The Division I Council voted Wednesday to push the start date back from the originally scheduled Nov. 10 as one of several precautions against the spread of coronavirus.

The later start date coincides with the decision most schools made to send students home from Thanksgiving until January out of concern about a potential late-fall and early-winter flareup of COVID-19. Closed campuses could serve as a quasi bubble for players and provide a window for non-conference games.

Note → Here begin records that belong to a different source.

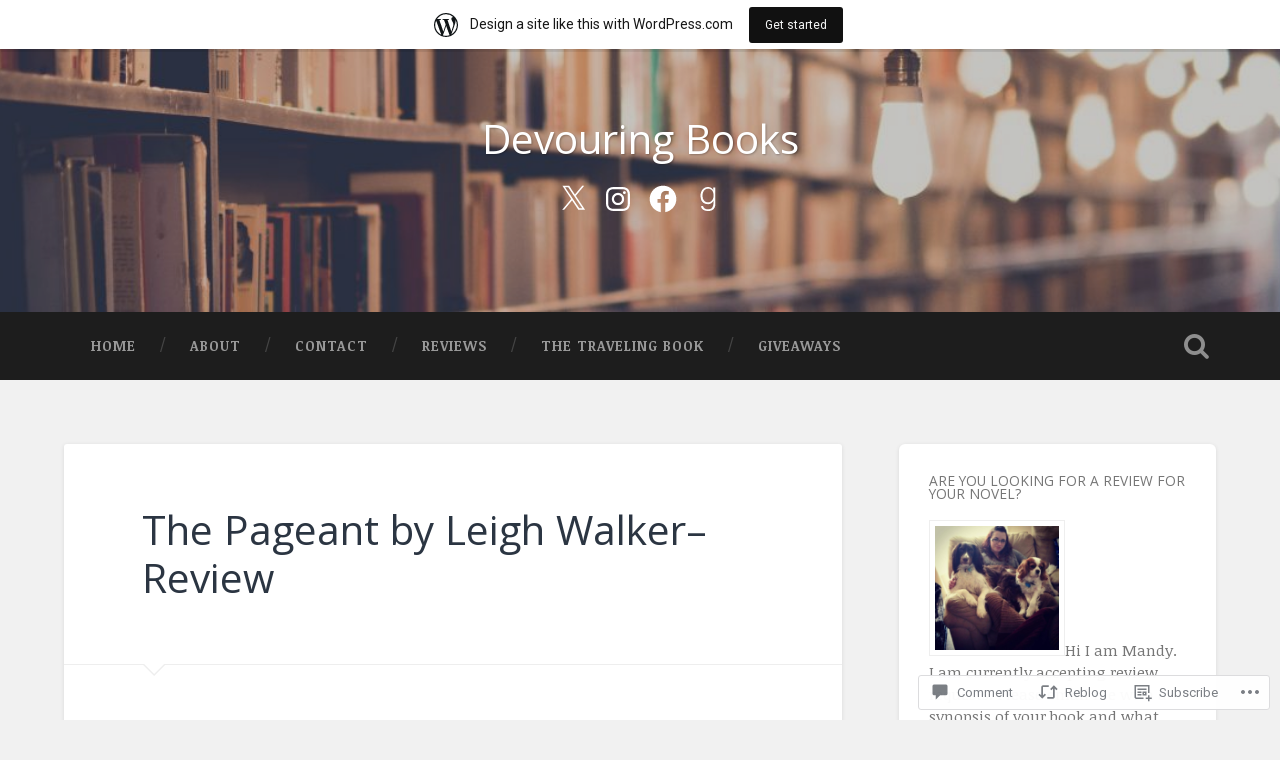

--- FILE ---
content_type: text/javascript; charset=utf-8
request_url: https://www.goodreads.com/review/custom_widget/28146201.Goodreads:%20currently-reading?cover_position=&cover_size=small&num_books=5&order=d&shelf=currently-reading&sort=date_added&widget_bg_transparent=&widget_id=28146201_currently_reading
body_size: 1033
content:
  var widget_code = '  <div class=\"gr_custom_container_28146201_currently_reading\">\n    <h2 class=\"gr_custom_header_28146201_currently_reading\">\n    <a style=\"text-decoration: none;\" rel=\"nofollow\" href=\"https://www.goodreads.com/review/list/28146201-amanda?shelf=currently-reading&amp;utm_medium=api&amp;utm_source=custom_widget\">Goodreads: currently-reading<\/a>\n    <\/h2>\n      <div class=\"gr_custom_each_container_28146201_currently_reading\">\n          <div class=\"gr_custom_book_container_28146201_currently_reading\">\n            <a title=\"Warbreaker\" rel=\"nofollow\" href=\"https://www.goodreads.com/review/show/2899865221?utm_medium=api&amp;utm_source=custom_widget\"><img alt=\"Warbreaker\" border=\"0\" src=\"https://i.gr-assets.com/images/S/compressed.photo.goodreads.com/books/1240256182l/1268479._SY75_.jpg\" /><\/a>\n          <\/div>\n          <div class=\"gr_custom_rating_28146201_currently_reading\">\n            <span class=\" staticStars notranslate\"><img src=\"https://s.gr-assets.com/images/layout/gr_red_star_inactive.png\" /><img alt=\"\" src=\"https://s.gr-assets.com/images/layout/gr_red_star_inactive.png\" /><img alt=\"\" src=\"https://s.gr-assets.com/images/layout/gr_red_star_inactive.png\" /><img alt=\"\" src=\"https://s.gr-assets.com/images/layout/gr_red_star_inactive.png\" /><img alt=\"\" src=\"https://s.gr-assets.com/images/layout/gr_red_star_inactive.png\" /><\/span>\n          <\/div>\n          <div class=\"gr_custom_title_28146201_currently_reading\">\n            <a rel=\"nofollow\" href=\"https://www.goodreads.com/review/show/2899865221?utm_medium=api&amp;utm_source=custom_widget\">Warbreaker<\/a>\n          <\/div>\n          <div class=\"gr_custom_author_28146201_currently_reading\">\n            by <a rel=\"nofollow\" href=\"https://www.goodreads.com/author/show/38550.Brandon_Sanderson\">Brandon Sanderson<\/a>\n          <\/div>\n      <\/div>\n      <div class=\"gr_custom_each_container_28146201_currently_reading\">\n          <div class=\"gr_custom_book_container_28146201_currently_reading\">\n            <a title=\"Jade City (The Green Bone Saga, #1)\" rel=\"nofollow\" href=\"https://www.goodreads.com/review/show/2731446153?utm_medium=api&amp;utm_source=custom_widget\"><img alt=\"Jade City\" border=\"0\" src=\"https://i.gr-assets.com/images/S/compressed.photo.goodreads.com/books/1547625704l/43587154._SY75_.jpg\" /><\/a>\n          <\/div>\n          <div class=\"gr_custom_rating_28146201_currently_reading\">\n            <span class=\" staticStars notranslate\"><img src=\"https://s.gr-assets.com/images/layout/gr_red_star_inactive.png\" /><img alt=\"\" src=\"https://s.gr-assets.com/images/layout/gr_red_star_inactive.png\" /><img alt=\"\" src=\"https://s.gr-assets.com/images/layout/gr_red_star_inactive.png\" /><img alt=\"\" src=\"https://s.gr-assets.com/images/layout/gr_red_star_inactive.png\" /><img alt=\"\" src=\"https://s.gr-assets.com/images/layout/gr_red_star_inactive.png\" /><\/span>\n          <\/div>\n          <div class=\"gr_custom_title_28146201_currently_reading\">\n            <a rel=\"nofollow\" href=\"https://www.goodreads.com/review/show/2731446153?utm_medium=api&amp;utm_source=custom_widget\">Jade City<\/a>\n          <\/div>\n          <div class=\"gr_custom_author_28146201_currently_reading\">\n            by <a rel=\"nofollow\" href=\"https://www.goodreads.com/author/show/7705004.Fonda_Lee\">Fonda Lee<\/a>\n          <\/div>\n      <\/div>\n      <div class=\"gr_custom_each_container_28146201_currently_reading\">\n          <div class=\"gr_custom_book_container_28146201_currently_reading\">\n            <a title=\"Sky in the Deep (Sky and Sea, #1)\" rel=\"nofollow\" href=\"https://www.goodreads.com/review/show/2372903092?utm_medium=api&amp;utm_source=custom_widget\"><img alt=\"Sky in the Deep\" border=\"0\" src=\"https://i.gr-assets.com/images/S/compressed.photo.goodreads.com/books/1508350209l/34726469._SY75_.jpg\" /><\/a>\n          <\/div>\n          <div class=\"gr_custom_rating_28146201_currently_reading\">\n            <span class=\" staticStars notranslate\"><img src=\"https://s.gr-assets.com/images/layout/gr_red_star_inactive.png\" /><img alt=\"\" src=\"https://s.gr-assets.com/images/layout/gr_red_star_inactive.png\" /><img alt=\"\" src=\"https://s.gr-assets.com/images/layout/gr_red_star_inactive.png\" /><img alt=\"\" src=\"https://s.gr-assets.com/images/layout/gr_red_star_inactive.png\" /><img alt=\"\" src=\"https://s.gr-assets.com/images/layout/gr_red_star_inactive.png\" /><\/span>\n          <\/div>\n          <div class=\"gr_custom_title_28146201_currently_reading\">\n            <a rel=\"nofollow\" href=\"https://www.goodreads.com/review/show/2372903092?utm_medium=api&amp;utm_source=custom_widget\">Sky in the Deep<\/a>\n          <\/div>\n          <div class=\"gr_custom_author_28146201_currently_reading\">\n            by <a rel=\"nofollow\" href=\"https://www.goodreads.com/author/show/16640489.Adrienne_Young\">Adrienne Young<\/a>\n          <\/div>\n      <\/div>\n  <br style=\"clear: both\"/>\n  <center>\n    <a rel=\"nofollow\" href=\"https://www.goodreads.com/\"><img alt=\"goodreads.com\" style=\"border:0\" src=\"https://s.gr-assets.com/images/widget/widget_logo.gif\" /><\/a>\n  <\/center>\n  <noscript>\n    Share <a rel=\"nofollow\" href=\"https://www.goodreads.com/\">book reviews<\/a> and ratings with Amanda , and even join a <a rel=\"nofollow\" href=\"https://www.goodreads.com/group\">book club<\/a> on Goodreads.\n  <\/noscript>\n  <\/div>\n'
  var widget_div = document.getElementById('gr_custom_widget_28146201_currently_reading')
  if (widget_div) {
    widget_div.innerHTML = widget_code
  }
  else {
    document.write(widget_code)
  }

The maximum number of regular-season games has been reduced from 31 to 27. The minimum number of games for consideration for the NCAA Tournament was cut from 25 to 13.

Teams can start preseason practices Oct. 14 but will be allowed to work out 12 hours per week beginning Monday.

No scrimmages against other teams or exhibitions are allowed.

In other action, the council voted to extend the recruiting dead period for all sports through Dec. 31. In-person recruiting is not allowed during a dead period, though phone calls and other correspondence are allowed.

The men’s and women’s basketball oversight committees had jointly recommended a start date of Nov. 21, which would have allowed for games to be played on the weekend before Thanksgiving. The council opted not to do that to avoid a conflict with regular-season football games.

The council is scheduled to meet again Oct. 13-14 and could delay the start date and change other pieces of the basketball framework if circumstances surrounding the virus warrant.